Di sini bahasa bukan lagi berperan sebagai media komunikasi, tapi media untuk menenangkan suasana atau memperkeruh suasana. Bukan lagi media menyampaikan pesan, tapi bisa menjadi pedang melukai rakyat.
Saya berusaha membahas ini dari sisi bahasa adalah alat kekuasaan. Ungkapan ini dapat ditemukan dalam buku-buku dengan topik analisis wacana kritis. Dalam analisis wacana kritis, dibahasa bagaimana bahasa berfungsi dalam kekuasaan. Maka ketika sebuah kata diucapkan oleh dua orang yang berbeda, maka akan berbeda dampaknya. Ketika sebuah ungkapan "Kalau mau jadi kaya, jangan jadi guru, jadi pedagang saja"Â diungkapkan oleh seorang pengusaha akan berbeda ketika diucapkan oleh seorang pejabat.
Ketika diucapkan seorang pengusaha, bisa dimaknai sebagai motivasi untuk lebih baik menjadi pengusaha. Seorang pedagang yang mempunyai penghasilan yang lebih dibanding seorang guru. Tapi ketika diucapkan seorang pejabat tinggi, maka itu dirasakan melukai pata guru. Bisa dibayangkan bila tidak ada yang mau jadi guru. Semua guru mengundurkan diri dan mulai menjadi pengusaha. Bisa dibayangkan apa yang akan terjadi.

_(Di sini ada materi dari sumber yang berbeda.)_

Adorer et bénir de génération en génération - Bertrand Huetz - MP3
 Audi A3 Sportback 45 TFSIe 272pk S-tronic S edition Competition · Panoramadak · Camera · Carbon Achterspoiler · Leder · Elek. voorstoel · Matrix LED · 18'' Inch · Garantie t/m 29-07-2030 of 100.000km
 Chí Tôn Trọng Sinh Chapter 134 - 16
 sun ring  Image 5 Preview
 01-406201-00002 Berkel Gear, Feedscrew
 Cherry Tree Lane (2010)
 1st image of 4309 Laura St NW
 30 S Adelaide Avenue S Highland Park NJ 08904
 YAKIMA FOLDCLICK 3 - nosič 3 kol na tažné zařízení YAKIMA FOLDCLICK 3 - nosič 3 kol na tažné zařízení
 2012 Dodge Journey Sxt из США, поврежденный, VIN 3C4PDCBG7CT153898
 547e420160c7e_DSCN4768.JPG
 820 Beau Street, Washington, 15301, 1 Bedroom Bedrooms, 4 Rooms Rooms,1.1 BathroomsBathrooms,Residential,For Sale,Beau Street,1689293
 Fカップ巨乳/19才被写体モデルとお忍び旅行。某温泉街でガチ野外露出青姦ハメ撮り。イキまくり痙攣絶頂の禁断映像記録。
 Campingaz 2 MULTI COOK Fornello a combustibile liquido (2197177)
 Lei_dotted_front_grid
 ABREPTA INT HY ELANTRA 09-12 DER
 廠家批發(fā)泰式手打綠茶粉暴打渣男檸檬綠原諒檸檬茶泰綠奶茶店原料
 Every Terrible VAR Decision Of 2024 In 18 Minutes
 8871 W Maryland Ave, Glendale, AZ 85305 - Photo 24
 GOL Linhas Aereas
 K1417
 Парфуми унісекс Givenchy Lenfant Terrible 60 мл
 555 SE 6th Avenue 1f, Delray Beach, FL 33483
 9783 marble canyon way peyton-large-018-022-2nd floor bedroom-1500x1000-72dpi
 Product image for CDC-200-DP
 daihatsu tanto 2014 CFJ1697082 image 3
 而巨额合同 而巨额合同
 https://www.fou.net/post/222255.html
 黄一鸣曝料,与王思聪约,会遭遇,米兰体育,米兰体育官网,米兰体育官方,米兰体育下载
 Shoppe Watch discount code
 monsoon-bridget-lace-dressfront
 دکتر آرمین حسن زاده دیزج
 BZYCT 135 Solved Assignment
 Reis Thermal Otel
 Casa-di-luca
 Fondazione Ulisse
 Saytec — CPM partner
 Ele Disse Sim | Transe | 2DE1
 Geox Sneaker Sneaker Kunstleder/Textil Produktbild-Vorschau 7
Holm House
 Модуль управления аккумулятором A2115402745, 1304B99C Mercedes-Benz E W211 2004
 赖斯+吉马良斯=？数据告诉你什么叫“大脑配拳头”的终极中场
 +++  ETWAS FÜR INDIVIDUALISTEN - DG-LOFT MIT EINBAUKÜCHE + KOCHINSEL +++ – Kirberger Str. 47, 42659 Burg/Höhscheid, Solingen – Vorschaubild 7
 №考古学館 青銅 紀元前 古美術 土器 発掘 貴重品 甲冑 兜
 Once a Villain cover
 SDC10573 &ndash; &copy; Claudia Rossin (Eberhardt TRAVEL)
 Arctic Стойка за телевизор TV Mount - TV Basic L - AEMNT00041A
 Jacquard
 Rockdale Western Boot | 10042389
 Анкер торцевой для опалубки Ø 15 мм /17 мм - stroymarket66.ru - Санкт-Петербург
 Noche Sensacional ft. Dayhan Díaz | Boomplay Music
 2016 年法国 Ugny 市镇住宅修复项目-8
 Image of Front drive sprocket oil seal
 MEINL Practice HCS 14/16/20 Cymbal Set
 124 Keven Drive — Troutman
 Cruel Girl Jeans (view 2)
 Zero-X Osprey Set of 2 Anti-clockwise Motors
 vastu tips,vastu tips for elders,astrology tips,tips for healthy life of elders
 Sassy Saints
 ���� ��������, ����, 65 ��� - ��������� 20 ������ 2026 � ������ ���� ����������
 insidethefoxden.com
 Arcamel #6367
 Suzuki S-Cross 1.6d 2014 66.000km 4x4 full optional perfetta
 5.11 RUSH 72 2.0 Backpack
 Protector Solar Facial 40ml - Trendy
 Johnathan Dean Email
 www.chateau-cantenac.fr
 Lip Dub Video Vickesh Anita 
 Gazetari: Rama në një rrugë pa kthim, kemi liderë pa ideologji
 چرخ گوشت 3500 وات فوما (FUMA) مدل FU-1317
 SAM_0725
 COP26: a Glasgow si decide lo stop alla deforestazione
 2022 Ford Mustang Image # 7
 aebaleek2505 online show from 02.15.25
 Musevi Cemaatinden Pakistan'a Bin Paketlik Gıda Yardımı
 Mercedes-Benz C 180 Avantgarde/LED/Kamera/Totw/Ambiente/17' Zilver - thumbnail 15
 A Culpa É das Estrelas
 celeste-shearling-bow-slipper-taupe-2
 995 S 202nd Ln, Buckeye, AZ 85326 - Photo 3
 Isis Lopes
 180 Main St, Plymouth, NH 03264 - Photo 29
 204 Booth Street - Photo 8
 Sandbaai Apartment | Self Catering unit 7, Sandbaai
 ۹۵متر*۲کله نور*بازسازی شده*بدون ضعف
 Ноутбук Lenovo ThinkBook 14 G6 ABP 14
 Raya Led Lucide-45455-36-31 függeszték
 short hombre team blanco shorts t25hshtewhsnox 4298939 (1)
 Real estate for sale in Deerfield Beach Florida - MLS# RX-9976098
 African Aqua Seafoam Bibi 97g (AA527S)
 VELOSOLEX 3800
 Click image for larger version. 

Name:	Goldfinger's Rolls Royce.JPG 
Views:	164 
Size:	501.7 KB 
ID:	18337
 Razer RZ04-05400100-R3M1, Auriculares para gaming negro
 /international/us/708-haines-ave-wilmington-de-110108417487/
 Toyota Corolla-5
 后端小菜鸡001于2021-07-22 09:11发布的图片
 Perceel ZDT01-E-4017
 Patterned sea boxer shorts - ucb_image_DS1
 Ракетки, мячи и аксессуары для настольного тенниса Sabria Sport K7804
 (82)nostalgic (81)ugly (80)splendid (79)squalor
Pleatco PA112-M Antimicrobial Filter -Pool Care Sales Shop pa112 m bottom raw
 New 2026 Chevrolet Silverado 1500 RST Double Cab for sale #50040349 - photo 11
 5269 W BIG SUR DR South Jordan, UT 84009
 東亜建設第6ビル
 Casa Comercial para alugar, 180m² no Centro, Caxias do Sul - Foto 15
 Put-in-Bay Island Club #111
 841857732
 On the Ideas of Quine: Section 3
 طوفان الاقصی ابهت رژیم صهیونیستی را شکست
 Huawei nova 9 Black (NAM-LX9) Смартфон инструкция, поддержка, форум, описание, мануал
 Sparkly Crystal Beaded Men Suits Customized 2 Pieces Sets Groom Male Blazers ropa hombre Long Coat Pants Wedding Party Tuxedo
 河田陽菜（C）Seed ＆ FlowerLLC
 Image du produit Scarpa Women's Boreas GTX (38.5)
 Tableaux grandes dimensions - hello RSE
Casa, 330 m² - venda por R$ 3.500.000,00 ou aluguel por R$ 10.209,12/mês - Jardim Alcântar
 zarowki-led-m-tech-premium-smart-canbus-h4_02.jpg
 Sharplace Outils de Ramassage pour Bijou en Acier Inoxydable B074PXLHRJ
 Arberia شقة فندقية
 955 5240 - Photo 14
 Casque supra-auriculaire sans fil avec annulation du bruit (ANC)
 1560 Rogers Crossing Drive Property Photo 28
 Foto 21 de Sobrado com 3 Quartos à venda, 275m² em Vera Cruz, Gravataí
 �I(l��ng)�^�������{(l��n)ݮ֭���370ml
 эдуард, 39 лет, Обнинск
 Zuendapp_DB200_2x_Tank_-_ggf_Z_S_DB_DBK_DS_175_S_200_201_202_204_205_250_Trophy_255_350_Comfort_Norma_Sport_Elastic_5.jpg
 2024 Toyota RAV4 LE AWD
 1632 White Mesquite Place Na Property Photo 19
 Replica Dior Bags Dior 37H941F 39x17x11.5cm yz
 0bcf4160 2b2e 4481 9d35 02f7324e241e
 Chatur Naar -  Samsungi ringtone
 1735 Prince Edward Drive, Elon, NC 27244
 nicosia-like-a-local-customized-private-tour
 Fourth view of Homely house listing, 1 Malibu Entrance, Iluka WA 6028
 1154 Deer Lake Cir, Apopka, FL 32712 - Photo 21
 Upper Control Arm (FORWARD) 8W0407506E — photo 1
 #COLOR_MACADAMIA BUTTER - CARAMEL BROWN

Suasana akan lebih  sejuk bila diksi yang digunakan lebih santun. Misalnya, "Guru adalah pahlawan bangsa. Mereka bertahan dengan penghasilan yang tidak seberapa demi pendidikan anak bangsa. Semoga kelak penghasilannya bisa ditingkatkan."  Masyarakat yang sudah terluka dengan ucapan menteri keuangan tentang guru dan dosen, yang mau mengalihkan biaya kesejahteraan guru kepada masyarakat sehingga terkesan kementerian keuangan tidak mau melaksanakan tanggung jawab negara tentang pendidikan, kini terluka dengan diksi itu. Bukan pesannya yang melukai, tapi diksi yang digunakan yang menjadi masalah.